Axel's root Blog

for nerds only - little stories from the everyday sysadmin life with problems and their hard-to-find solutions

SATA Drives exception PHYRdyChg timeout

2010-05-24 by Axel Reinhold, tagged as hardware, linux
Between two and five times a month i had sata kernel exceptions with 40 seconds timeouts and freezing the server completely.

The hardware is a Fujtsu professional server and the hosting provider was rather helpless after we exchanged drives, cables and two times the whole server. The kernel is a current RedHat Enterprise 5.5 kernel. The SMART-data of the disks showed no errors.

The kernel logged these messages while the freeze:

kernel: ata1.00: exception Emask 0x10 SAct 0x0 SErr 0x10000 action 0xe frozen
kernel: ata1.00: irq_stat 0x00400000, PHY RDY changed
kernel: ata1: SError: { PHYRdyChg }
kernel: ata1.00: cmd ea/00:00:00:00:00/00:00:00:00:00/a0 tag 0
kernel:          res 40/00:04:7e:d9:78/00:00:05:00:00/40 Emask 0x10 (ATA bus error)
kernel: ata1.00: status: { DRDY }
kernel: ata1: hard resetting link
kernel: ata1: link is slow to respond, please be patient (ready=0)
kernel: ata1: SATA link up 3.0 Gbps (SStatus 123 SControl 300)
kernel: ata1.00: qc timeout (cmd 0xec)
kernel: ata1.00: failed to IDENTIFY (I/O error, err_mask=0x5)
kernel: ata1.00: revalidation failed (errno=-5)
kernel: ata1: failed to recover some devices, retrying in 5 secs
kernel: ata1: hard resetting link
kernel: ata1: SATA link up 3.0 Gbps (SStatus 123 SControl 300)
kernel: ata1.00: configured for UDMA/133
kernel: sd 0:0:0:0: timing out command, waited 30s
kernel: ata1: EH complete
kernel: SCSI device sda: 488397168 512-byte hdwr sectors (250059 MB)
kernel: sda: Write Protect is off
kernel: SCSI device sda: drive cache: write back

I feared raid inconsistencies and filesystem/database curruption during this complete freezing. After hours of analysing and google'ing for this non-reproducible and dangerous behaviour i found this RedHat bug report. This report claims WD-Drives having serious problems with NCQ (native command queuing) - which is a performance feature of modern disks. Jeff Burke - who tracked down this issue - said: "So, apparently Western Digital don't have a clue how to do NCQ... I think these drives should be permanently blacklisted in kernel's libata.c, with NCQ on they are an absolute menace."
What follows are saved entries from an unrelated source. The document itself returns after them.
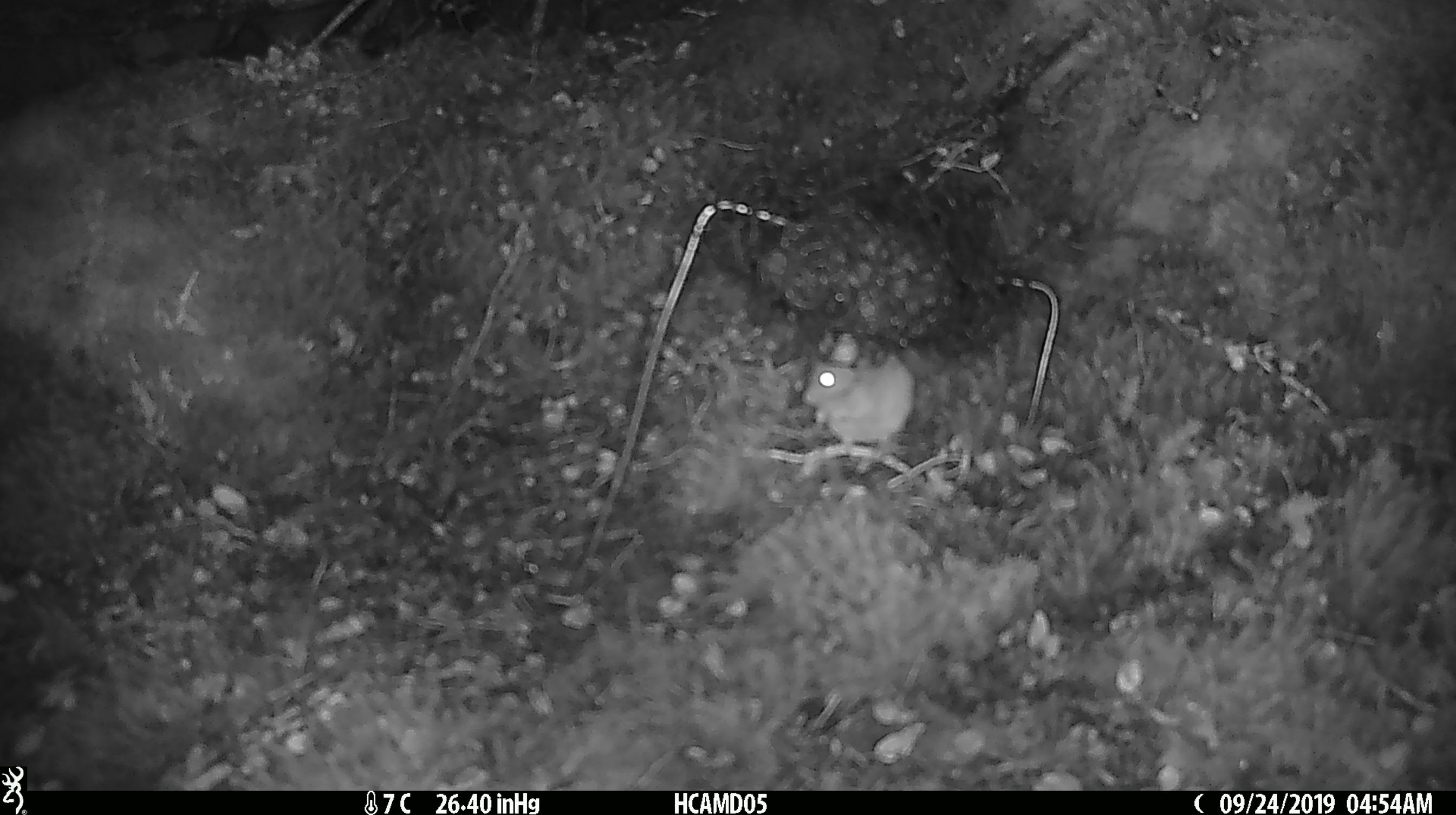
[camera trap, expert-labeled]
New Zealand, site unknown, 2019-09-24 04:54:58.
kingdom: Animalia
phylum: Chordata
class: Mammalia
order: Rodentia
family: Muridae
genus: Mus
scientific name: Mus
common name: mouse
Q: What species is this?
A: Mouse (Mus).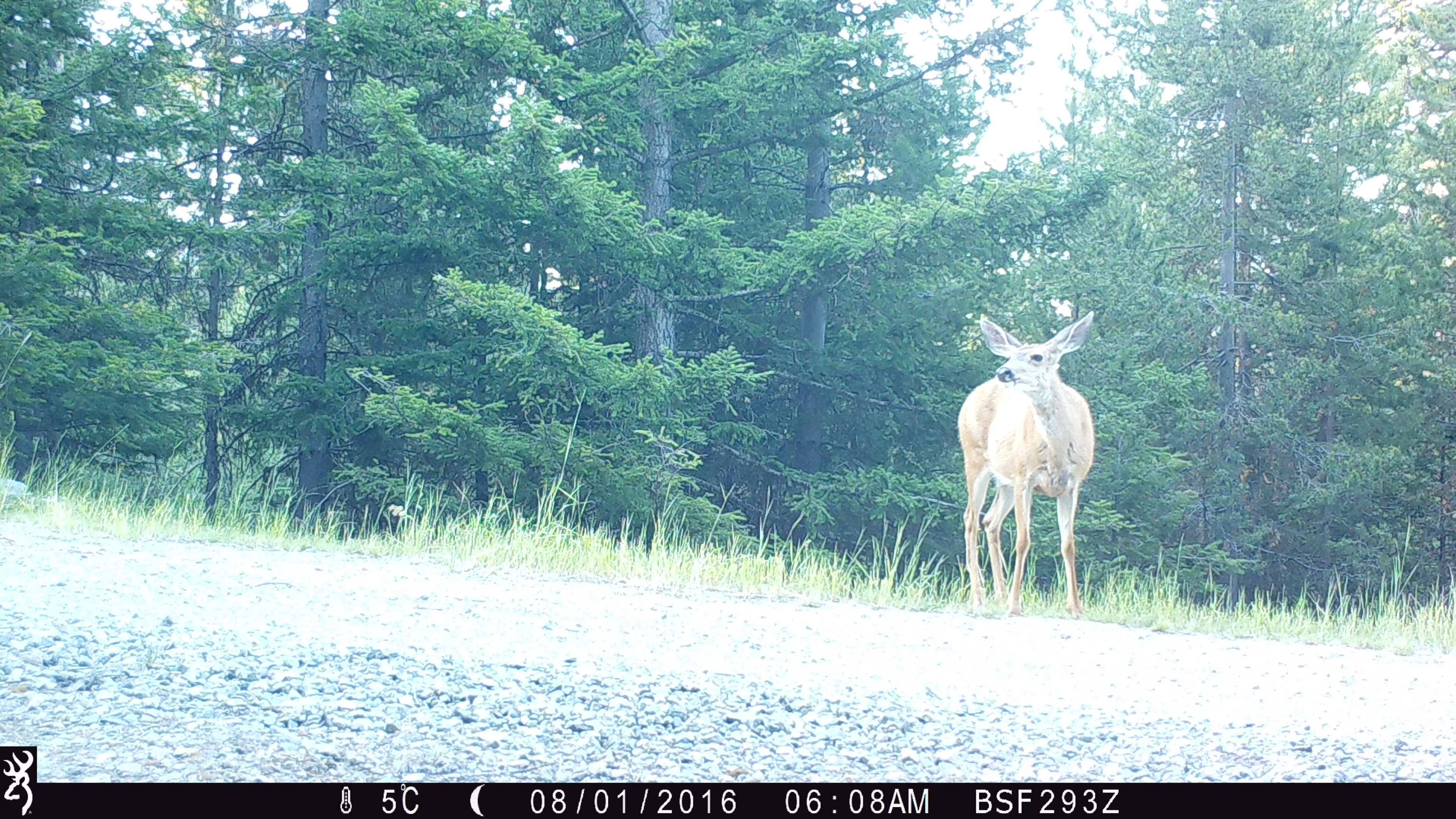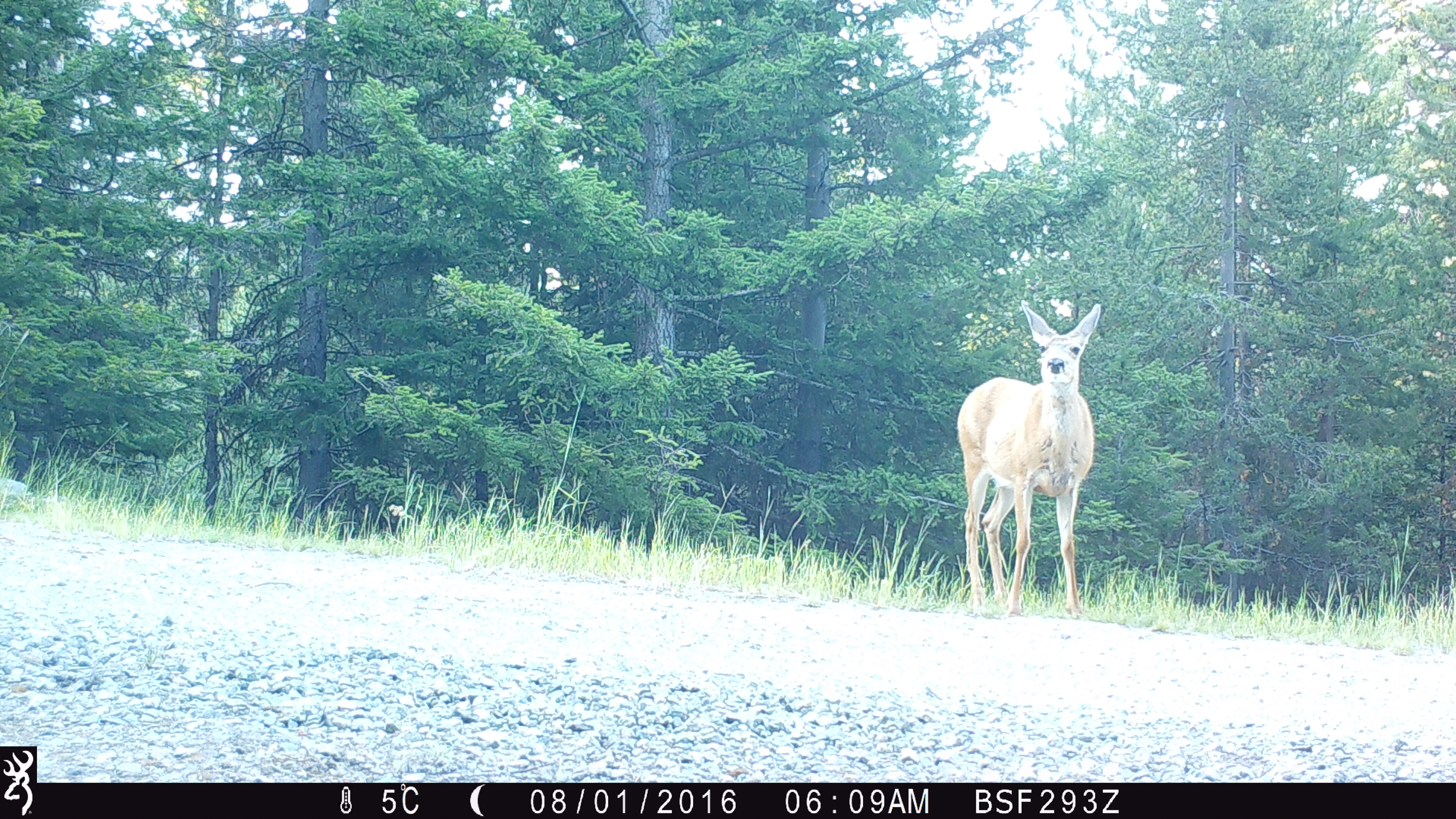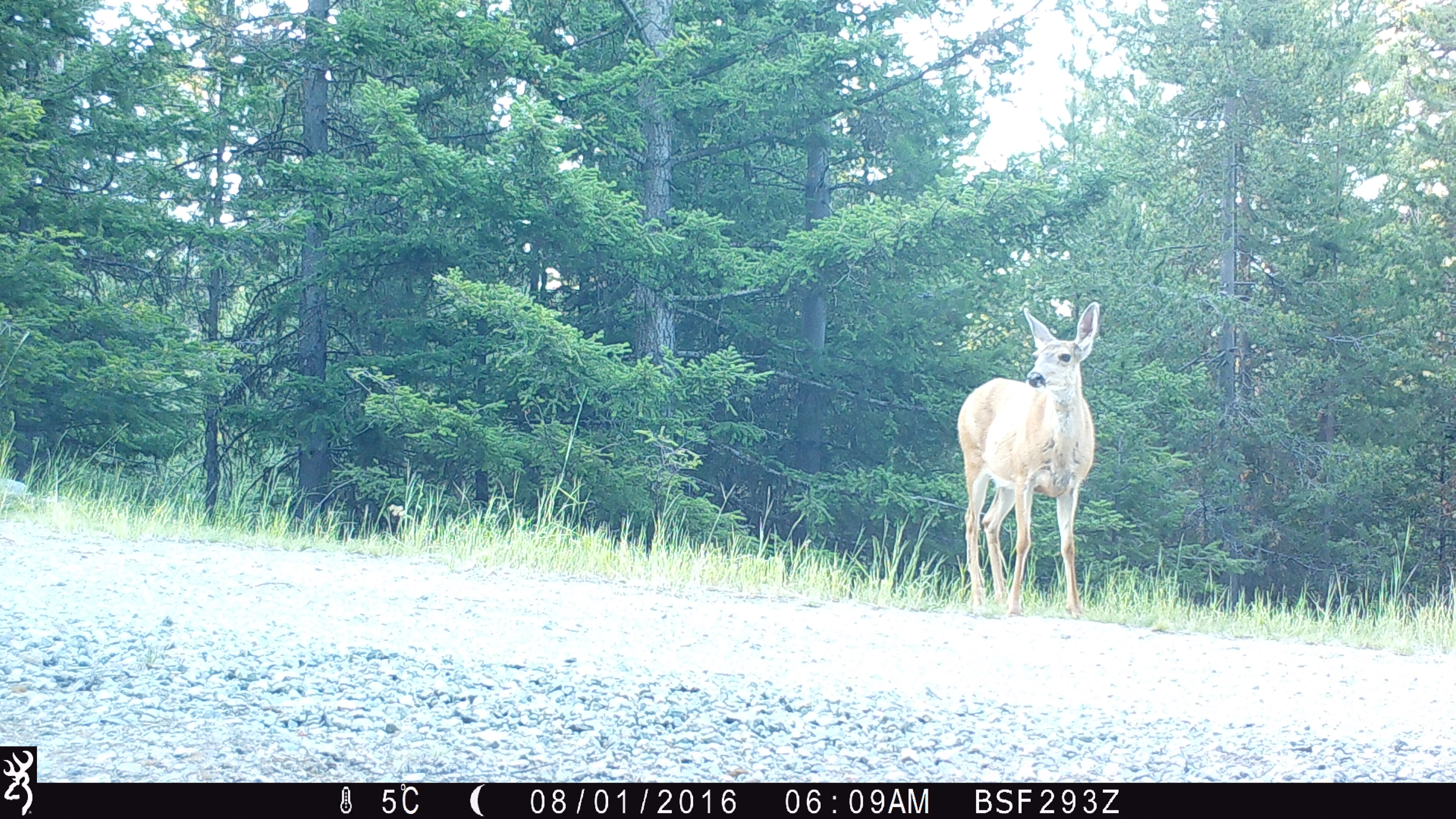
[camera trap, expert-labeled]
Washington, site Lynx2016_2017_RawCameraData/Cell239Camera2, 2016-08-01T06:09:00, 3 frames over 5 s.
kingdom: Animalia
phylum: Chordata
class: Mammalia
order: Artiodactyla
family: Cervidae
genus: Odocoileus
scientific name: Odocoileus hemionus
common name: mule deer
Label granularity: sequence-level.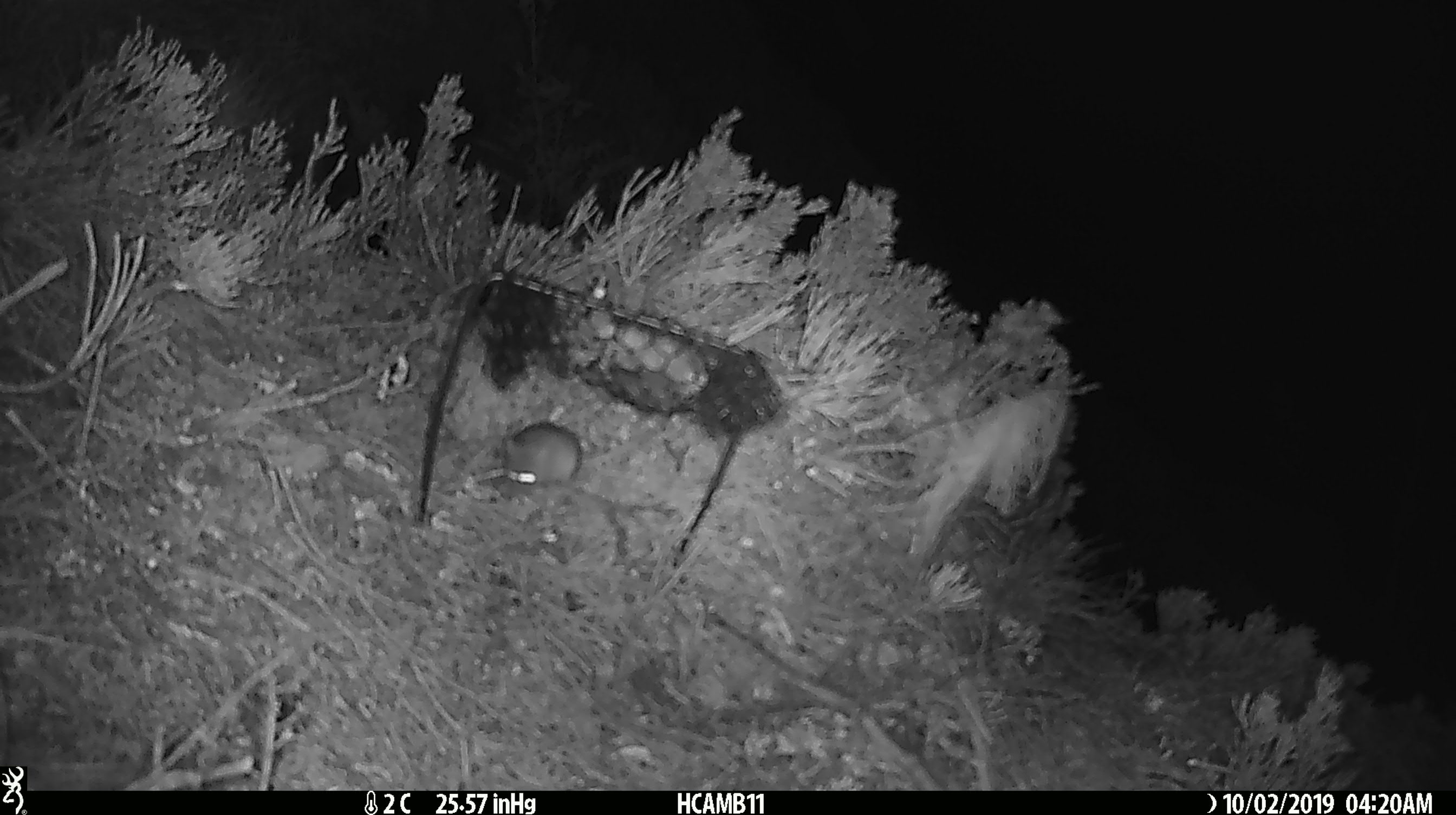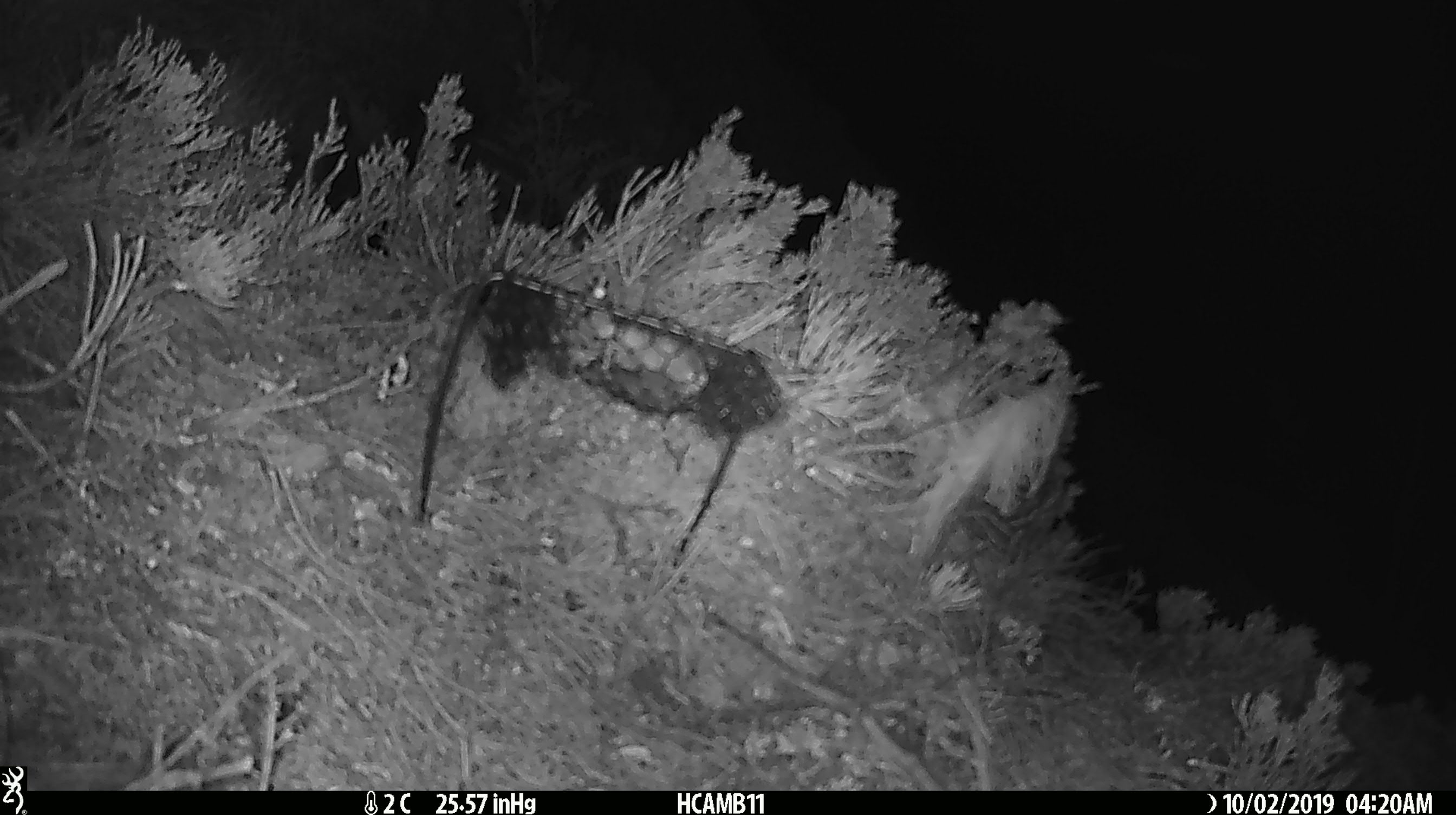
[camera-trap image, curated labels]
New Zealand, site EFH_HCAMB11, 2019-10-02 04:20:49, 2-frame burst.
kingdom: Animalia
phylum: Chordata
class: Mammalia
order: Rodentia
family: Muridae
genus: Mus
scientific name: Mus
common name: mouse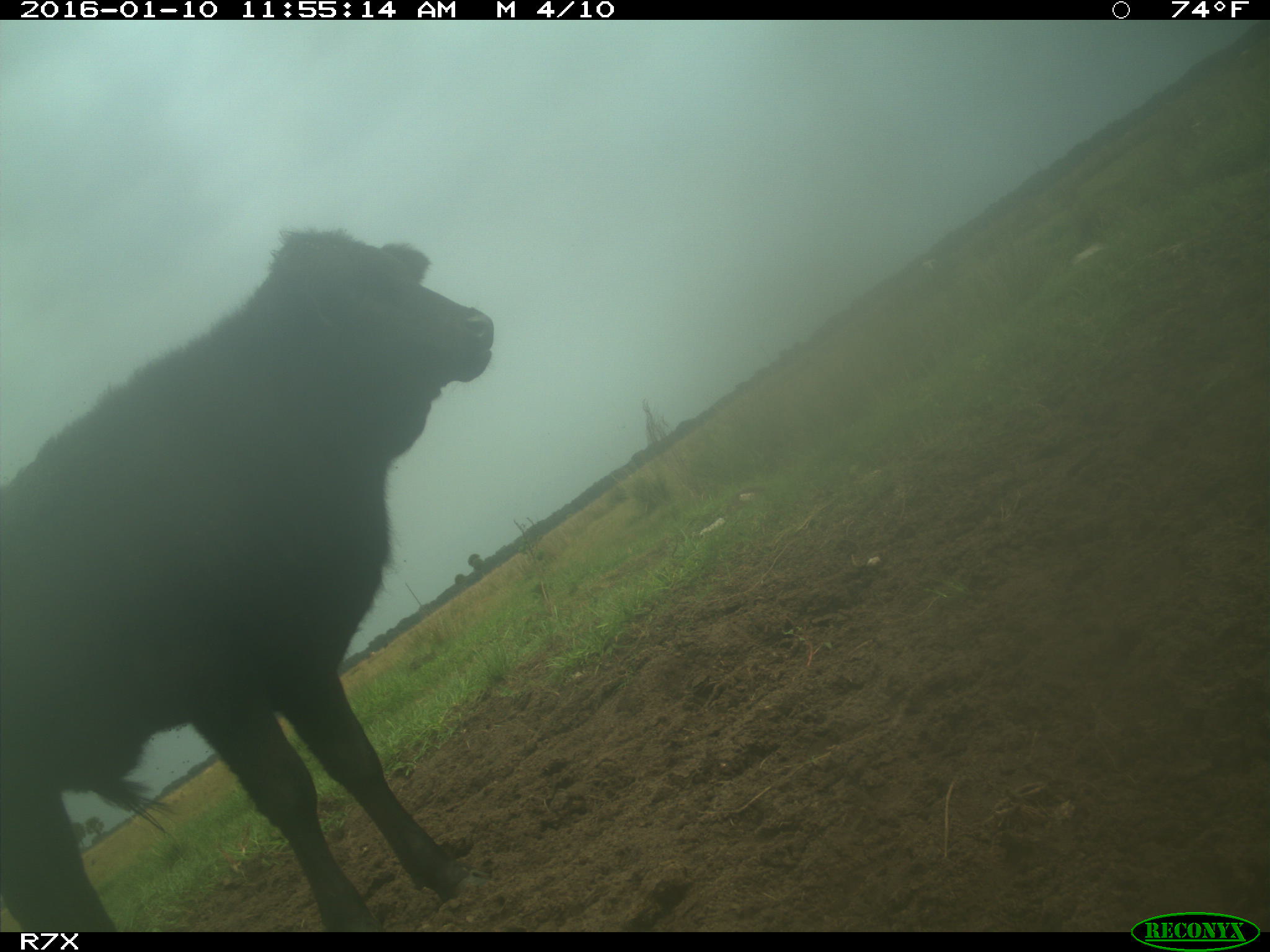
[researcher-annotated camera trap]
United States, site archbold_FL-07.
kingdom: Animalia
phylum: Chordata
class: Mammalia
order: Artiodactyla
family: Bovidae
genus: Bos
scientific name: Bos taurus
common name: domestic cow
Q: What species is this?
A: Bos taurus (domestic cow).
Since the disks in use were also from Western Digital i patched their disk-ids into the ncq-blacklist of the kernel:

--- a/drivers/ata/libata-core.c 2010-05-20 20:39:08.000000000 +0200
+++ b/drivers/ata/libata-core.c 2010-05-20 20:43:54.000000000 +0200
@@ -3924,6 +3924,7 @@
        { "Maxtor 7V300F0",     "VA111630",     ATA_HORKAGE_NONCQ },
        { "ST380817AS",         "3.42",         ATA_HORKAGE_NONCQ },
        { "ST3160023AS",        "3.42",         ATA_HORKAGE_NONCQ },
+       { "WDC WD2502ABYS-5*",  NULL,           ATA_HORKAGE_NONCQ },

        /* Blacklist entries taken from Silicon Image 3124/3132
           Windows driver .inf file - also several Linux problem reports */
With this patch, which disables using NCQ with these drives, the problem never appeared again. To verify the patch has disabled NCQ for the disks dmesg says NCQ (not used):
ata1.00: ATA-8: WDC WD2502ABYS-50B7A0, 02.03B04, max UDMA/133
ata1.00: 488397168 sectors, multi 16: LBA48 NCQ (not used)
ata1.00: configured for UDMA/133
Fortunately i had no performance degration due to the disabled NCQ.